### Given data
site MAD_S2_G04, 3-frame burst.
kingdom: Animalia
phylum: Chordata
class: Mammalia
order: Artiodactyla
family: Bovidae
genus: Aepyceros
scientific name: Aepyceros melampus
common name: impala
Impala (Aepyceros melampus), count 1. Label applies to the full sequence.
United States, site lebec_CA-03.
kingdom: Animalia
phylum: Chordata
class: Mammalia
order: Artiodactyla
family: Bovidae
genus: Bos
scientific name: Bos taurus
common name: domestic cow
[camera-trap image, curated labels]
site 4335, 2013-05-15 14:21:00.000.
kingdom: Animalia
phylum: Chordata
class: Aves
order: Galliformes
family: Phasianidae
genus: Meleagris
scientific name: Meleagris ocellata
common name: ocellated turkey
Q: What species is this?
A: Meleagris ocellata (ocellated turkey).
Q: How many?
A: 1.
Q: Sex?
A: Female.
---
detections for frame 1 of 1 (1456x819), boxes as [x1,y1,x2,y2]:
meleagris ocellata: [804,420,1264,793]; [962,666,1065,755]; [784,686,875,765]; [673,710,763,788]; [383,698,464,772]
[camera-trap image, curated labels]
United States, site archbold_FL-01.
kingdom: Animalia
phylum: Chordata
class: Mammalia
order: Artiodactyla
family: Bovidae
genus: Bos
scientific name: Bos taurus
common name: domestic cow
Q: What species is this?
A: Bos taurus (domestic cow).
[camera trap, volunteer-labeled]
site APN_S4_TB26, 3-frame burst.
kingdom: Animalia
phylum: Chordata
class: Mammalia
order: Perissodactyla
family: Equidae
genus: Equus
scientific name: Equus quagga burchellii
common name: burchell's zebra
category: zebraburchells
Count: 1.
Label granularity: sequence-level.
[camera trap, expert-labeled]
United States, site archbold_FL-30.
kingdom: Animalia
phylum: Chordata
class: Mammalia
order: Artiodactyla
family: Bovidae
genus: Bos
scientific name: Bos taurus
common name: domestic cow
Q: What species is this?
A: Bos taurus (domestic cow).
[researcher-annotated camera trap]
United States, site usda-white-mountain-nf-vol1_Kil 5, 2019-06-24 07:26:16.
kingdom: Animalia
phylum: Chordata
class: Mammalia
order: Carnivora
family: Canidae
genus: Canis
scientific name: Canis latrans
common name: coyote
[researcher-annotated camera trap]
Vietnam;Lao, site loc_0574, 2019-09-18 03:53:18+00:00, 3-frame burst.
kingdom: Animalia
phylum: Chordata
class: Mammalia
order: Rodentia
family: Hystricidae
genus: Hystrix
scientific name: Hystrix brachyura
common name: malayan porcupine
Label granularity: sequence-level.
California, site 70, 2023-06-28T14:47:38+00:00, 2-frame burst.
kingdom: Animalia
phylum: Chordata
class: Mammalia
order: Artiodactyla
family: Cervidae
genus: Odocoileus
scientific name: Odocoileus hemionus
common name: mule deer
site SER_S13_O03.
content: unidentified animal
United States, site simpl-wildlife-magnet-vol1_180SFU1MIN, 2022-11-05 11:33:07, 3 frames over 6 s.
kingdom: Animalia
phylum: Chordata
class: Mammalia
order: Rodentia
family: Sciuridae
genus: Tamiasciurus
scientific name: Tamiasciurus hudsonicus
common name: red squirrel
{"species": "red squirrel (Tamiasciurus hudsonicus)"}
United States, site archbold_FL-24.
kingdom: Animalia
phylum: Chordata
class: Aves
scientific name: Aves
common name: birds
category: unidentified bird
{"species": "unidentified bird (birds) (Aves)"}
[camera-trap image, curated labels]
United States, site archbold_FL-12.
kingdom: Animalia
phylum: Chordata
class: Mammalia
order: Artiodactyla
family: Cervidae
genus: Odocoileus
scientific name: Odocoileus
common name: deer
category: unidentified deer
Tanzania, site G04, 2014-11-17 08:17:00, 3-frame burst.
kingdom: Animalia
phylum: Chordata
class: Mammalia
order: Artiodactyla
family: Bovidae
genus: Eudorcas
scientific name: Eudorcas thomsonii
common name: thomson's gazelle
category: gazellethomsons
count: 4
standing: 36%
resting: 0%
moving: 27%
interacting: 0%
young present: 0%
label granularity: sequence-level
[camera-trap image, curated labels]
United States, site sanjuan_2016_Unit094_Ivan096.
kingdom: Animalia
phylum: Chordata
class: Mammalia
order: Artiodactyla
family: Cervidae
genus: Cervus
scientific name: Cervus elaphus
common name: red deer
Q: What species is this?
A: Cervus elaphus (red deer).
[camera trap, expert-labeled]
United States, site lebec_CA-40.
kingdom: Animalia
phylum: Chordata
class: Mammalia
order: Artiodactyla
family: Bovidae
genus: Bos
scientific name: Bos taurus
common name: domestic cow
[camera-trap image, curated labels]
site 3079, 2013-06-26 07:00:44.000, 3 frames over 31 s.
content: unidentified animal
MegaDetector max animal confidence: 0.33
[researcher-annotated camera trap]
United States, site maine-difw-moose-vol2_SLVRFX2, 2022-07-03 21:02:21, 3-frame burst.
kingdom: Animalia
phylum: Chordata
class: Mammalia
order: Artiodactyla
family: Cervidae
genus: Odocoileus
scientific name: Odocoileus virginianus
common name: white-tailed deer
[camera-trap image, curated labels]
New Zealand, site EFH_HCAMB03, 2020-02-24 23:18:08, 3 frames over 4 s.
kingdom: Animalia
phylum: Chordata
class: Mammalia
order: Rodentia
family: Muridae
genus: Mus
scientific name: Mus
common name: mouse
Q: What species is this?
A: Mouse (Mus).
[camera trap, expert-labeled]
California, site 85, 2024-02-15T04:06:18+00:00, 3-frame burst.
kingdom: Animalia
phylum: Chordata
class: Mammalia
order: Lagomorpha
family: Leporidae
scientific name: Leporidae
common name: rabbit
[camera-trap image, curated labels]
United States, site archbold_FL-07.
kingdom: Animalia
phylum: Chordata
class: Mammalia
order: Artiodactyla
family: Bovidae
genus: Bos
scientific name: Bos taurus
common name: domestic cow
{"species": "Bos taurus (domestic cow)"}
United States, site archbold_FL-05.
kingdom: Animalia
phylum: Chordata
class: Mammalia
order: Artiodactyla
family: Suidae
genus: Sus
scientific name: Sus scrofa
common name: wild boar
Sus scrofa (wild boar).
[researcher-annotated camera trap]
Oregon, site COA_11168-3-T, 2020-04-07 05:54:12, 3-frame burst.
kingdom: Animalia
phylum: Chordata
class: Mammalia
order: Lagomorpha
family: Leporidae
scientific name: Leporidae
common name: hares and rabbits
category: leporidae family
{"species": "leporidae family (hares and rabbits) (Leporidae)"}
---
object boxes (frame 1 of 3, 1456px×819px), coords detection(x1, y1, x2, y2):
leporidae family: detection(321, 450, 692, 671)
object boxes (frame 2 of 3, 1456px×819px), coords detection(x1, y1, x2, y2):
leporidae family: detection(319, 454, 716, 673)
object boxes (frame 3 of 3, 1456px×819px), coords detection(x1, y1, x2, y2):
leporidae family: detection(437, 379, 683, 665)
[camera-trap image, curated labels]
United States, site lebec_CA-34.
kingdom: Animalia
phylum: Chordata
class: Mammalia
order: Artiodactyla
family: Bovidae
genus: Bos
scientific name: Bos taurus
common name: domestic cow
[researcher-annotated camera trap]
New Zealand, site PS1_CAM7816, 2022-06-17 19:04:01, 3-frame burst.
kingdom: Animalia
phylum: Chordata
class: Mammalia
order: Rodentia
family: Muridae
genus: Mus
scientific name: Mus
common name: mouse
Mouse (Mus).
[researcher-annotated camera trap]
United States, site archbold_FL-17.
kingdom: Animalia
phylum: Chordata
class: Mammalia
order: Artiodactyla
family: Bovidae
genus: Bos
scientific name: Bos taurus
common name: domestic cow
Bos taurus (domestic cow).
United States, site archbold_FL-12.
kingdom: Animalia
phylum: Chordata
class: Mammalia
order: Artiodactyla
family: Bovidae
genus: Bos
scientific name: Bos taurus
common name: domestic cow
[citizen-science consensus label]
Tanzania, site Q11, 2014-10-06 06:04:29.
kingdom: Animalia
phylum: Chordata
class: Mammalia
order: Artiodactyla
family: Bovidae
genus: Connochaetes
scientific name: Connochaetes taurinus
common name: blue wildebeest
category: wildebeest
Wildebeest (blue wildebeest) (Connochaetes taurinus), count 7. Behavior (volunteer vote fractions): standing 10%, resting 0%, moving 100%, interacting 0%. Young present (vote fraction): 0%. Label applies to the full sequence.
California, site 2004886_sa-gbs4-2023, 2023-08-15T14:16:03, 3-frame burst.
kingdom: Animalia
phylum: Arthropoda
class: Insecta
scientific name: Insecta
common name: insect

### What you will do
Could you state how many lines in the data hold the word "burst"? Only the number should be given.

### Result below
10